Is any influenza vaccine being recalled?
No. There is, to date, no recall of any influenza vaccine that has been produced for use in the 2003-2004 influenza season.
Why are there rumors that influenza vaccine is being recalled?
Two individuals at a single medical center had clinical symptoms suggesting allergic reaction after influenza vaccine administration; the first individual developed severe symptoms suggesting allergy immediately after administration of the influenza vaccine, and the second person developed symptoms within a day of receiving the influenza vaccine, but it is unclear whether a severe allergic reaction occurred. Both of these individuals had received vaccine from the same lot of vaccine. The medical center prudently questioned whether a pattern of adverse reactions was developing for this lot of vaccine. Further review of all information indicates that one of the individuals had underlying lung disease and was subsequently diagnosed with pneumonia. Similar adverse reactions have not been reported in other locations where the same lot of vaccine has been in use. Review of manufacturing data indicates that the lot of vaccine meets all manufacturing requirements and release specifications and suggests no irregularities. Investigation of these cases is continuing.
What could cause FDA or a manufacturer to initiate a recall of a product?
A recall could be initiated if, among other reasons, vaccine presented a substantial hazard to the public health, such as an unexpected and otherwise unexplained number or severity of adverse reactions.
Are inactivated influenza vaccines produced for 2003-2004 season safe?
Yes. When inactivated influenza vaccines are used according to instructions given in the package insert, they are safe. Before they are released for use, influenza vaccines undergo extensive evaluation, including tests to ensure that the influenza viruses have been properly inactivated, that the active and inactive ingredients are present in the correct quantities, and that the vaccines are sterile. Influenza vaccines are highly effective and prevent thousands of deaths each year.
What kinds of adverse events are most common after administration of inactivated influenza vaccine?

▶ [Supplied data]:
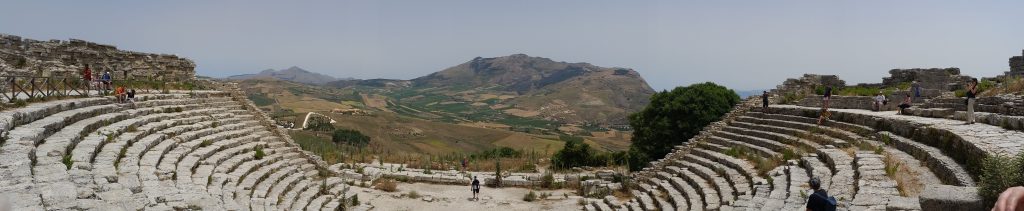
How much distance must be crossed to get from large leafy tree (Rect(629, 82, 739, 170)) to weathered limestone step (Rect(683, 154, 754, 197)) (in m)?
7.90

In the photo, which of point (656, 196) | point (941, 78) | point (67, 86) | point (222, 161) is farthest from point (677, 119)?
point (67, 86)

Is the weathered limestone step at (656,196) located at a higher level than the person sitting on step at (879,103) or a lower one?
lower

▶ [Task instructions]:
Answer these questions from the influenza vaccine text, one line each:
(a) How many individuals at the single medical center had clinical symptoms suggesting allergic reaction?
(b) What was one of those individuals later diagnosed with?
(c) How many deaths does the text say influenza vaccines prevent each year?

▶ [Response to the exercise]:
(a) Two.
(b) Pneumonia.
(c) Thousands.